Gov. Rick Scott on Monday defended the decision, saying it was a matter of fair elections.
“We need to have fair elections. When you vote, you want to make sure that the other individuals that are voting have a right to vote. That’s what I care about,” he said, according to the Miami Herald. “If you’re a candidate, you want to make sure that the people that vote in your election are people who have a right to vote. So my focus is in making sure that our state has fair elections. People who have a right to vote (can) vote. Because I don’t want to disenfranchise anybody in their voting rights.”

But many questioned the timing of the initiative just months before Florida plays a key role in the presidential election in November. In another question of timing, the DOJ pointed out that Florida had missed the May 16 deadline for voter registration maintenance—90 days before the state’s Aug. 14 primaries—which is required by the National Voter Registration Act. But Scott blamed the Obama administration for the setback, saying the Department of Homeland Security had denied them access to much needed immigration information that would help them weed out suspected noncitizens.

“We were waiting on the (U.S. Department of) Homeland Security database. So it just kept getting delayed. I’m responsible for the state, but my understanding is they just kept delaying it,” he said. “…There is no perfect time for doing any of these things. We just want fair elections. That’s what all of us want. This is not a partisan issue.”

Despite the governor’s stance, local elections officials are poised to halt their spring cleaning of the voter database—some never started. A lawyer for the Florida State Association of Supervisors of Elections advised counties to cease their removal of names until the Justice Department’s concerns were resolved, according to CNN.

“I recommend that Supervisors of Elections cease any further action until the issues raised by the Department of Justice are resolved between the parties or by a Court,” wrote legal counsel Ron Labasky in a June 1 letter.

Concerns about the purge—which was initiated by Gov. Scott, a Republican—arose when a Miami Herald analysis revealed that minorities were being unfairly targeted.

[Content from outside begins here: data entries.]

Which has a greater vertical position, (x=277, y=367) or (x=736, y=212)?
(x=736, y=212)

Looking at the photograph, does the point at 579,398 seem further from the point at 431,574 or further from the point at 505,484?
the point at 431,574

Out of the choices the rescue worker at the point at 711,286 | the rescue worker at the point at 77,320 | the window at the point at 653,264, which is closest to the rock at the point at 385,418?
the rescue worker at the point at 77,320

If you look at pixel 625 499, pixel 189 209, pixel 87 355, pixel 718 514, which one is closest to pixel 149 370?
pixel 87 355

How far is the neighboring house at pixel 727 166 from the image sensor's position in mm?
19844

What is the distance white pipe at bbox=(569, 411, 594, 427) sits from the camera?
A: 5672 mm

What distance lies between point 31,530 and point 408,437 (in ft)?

In its letter to the state sent last Thursday, the DOJ said that not only had Florida missed the deadline for completing its review of the voter rolls, but it had also failed to obtain federal preapproval for making changes in the elections laws and procedures as required by the Voting Rights Act of 1965. According to the Act, Washington has far-reaching oversight in jurisdictions like Florida that have a history of voter discrimination. Five of Florida’s counties are covered under the Voting Rights Act.

Florida has until June 6 to respond to the DOJ’s letter.